YOUR INSTRUCTIONS → Within the records that follow, determine how many lines include the word "method". State the number and nothing further.

= = = = = = =

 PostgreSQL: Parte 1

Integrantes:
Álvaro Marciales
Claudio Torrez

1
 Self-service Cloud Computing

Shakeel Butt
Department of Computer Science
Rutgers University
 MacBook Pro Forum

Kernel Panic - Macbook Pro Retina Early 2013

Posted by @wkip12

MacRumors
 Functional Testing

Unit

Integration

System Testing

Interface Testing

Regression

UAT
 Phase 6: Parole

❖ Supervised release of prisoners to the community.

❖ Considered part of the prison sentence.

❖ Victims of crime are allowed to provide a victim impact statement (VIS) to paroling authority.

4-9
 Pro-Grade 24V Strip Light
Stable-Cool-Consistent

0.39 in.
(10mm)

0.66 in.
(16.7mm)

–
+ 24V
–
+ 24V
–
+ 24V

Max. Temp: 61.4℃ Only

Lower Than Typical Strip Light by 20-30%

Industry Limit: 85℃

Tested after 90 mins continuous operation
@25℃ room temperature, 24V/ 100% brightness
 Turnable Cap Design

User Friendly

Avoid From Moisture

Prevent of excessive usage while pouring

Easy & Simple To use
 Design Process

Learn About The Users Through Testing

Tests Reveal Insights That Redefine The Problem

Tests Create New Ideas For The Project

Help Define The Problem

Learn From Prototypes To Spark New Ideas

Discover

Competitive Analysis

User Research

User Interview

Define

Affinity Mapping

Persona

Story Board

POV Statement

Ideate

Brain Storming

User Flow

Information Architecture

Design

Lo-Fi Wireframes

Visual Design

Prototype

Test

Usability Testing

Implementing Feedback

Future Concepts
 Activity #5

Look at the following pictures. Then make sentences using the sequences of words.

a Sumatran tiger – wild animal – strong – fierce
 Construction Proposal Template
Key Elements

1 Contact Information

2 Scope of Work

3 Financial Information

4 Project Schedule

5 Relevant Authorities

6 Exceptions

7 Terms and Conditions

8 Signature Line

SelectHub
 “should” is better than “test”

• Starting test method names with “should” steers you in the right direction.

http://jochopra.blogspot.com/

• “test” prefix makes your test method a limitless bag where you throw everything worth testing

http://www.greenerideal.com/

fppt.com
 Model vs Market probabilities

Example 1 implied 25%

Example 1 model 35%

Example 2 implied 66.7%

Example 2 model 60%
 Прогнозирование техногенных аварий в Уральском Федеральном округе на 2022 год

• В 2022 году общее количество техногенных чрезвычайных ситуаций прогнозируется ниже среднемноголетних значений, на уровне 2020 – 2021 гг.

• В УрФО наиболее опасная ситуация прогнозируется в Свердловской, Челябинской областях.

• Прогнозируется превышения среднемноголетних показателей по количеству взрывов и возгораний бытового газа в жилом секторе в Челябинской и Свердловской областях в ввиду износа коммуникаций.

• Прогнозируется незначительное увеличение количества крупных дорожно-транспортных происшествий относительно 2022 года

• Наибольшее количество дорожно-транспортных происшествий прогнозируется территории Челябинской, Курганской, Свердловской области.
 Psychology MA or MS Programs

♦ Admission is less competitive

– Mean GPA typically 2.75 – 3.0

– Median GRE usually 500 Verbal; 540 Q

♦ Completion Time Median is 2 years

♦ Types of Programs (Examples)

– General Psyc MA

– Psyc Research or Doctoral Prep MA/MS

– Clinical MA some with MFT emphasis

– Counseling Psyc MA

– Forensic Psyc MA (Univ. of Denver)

= = = = = = =

SOLUTION → 2